Superbly successful beverage promos
“Oktoberfest — Well planned and attractive beverage offerings accompanied by a host of delectable German Cuisine, which in itself is uncommon. Also, the promotion was communicated to both our in-house guests and external customers.
Bloody Mary Promotion — This themed promotion was successful because of its unique concept, which was not only different but very fresh, with different versions of Bloody Mary made right in front of the guest.”
Manchester United Café Bar
“Our Vh1 karaoke nights do pretty well. There was a need for karaoke in the market and we tapped into it. We get huge bookings from corporates and college kids for Karaoke. The audience is looking at place that offers them a great time together with a great dining experience.”
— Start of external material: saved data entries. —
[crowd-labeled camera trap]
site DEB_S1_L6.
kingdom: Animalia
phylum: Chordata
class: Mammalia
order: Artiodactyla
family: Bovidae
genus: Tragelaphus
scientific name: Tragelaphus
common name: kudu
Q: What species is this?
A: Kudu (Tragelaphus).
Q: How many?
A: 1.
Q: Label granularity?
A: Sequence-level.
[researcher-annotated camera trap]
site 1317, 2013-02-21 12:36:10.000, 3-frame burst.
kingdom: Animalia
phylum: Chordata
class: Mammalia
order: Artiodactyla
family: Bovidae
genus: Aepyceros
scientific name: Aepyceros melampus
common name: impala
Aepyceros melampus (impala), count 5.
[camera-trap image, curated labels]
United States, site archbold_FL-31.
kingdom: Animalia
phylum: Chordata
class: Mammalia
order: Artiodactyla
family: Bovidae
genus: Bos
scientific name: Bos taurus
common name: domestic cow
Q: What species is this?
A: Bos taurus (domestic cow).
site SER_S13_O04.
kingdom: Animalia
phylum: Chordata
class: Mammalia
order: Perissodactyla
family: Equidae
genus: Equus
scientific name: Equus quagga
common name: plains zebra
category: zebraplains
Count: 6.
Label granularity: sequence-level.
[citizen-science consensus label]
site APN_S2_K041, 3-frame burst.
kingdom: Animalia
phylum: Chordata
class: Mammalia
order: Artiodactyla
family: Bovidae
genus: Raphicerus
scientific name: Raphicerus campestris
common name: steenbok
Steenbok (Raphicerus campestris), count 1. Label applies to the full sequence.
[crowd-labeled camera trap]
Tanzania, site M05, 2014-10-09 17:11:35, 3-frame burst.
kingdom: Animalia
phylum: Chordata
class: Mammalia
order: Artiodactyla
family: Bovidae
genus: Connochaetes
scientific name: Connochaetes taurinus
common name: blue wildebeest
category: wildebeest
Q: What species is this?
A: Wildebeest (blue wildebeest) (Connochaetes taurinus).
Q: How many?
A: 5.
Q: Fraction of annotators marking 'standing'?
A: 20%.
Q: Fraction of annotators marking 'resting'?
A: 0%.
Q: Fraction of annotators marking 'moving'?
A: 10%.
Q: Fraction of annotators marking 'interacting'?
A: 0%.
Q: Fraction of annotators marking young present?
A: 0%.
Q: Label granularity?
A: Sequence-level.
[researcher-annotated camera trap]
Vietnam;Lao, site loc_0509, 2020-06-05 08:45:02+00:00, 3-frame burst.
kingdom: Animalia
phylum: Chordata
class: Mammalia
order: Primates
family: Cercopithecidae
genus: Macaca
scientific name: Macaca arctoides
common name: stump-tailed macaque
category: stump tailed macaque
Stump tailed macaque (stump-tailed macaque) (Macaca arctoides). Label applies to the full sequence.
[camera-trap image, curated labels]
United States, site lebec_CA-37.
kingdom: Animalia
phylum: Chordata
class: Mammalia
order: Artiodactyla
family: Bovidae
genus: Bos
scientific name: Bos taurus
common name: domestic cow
“Sunday brunch at Seasonal Tastes has done phenomenally well in the market. The most important reason behind this is the wide choice in cuisine along with a free flow of alcoholic drinks, such as Bollinger champagne, Columbia Crest red and white wine and Coronitas beer. It is priced at Rs3,000.”
Hilton Mumbai International Airport
“Mojito Magic at Lounge Bar did exceptionally well. The promotion was strategically planned over the summer.”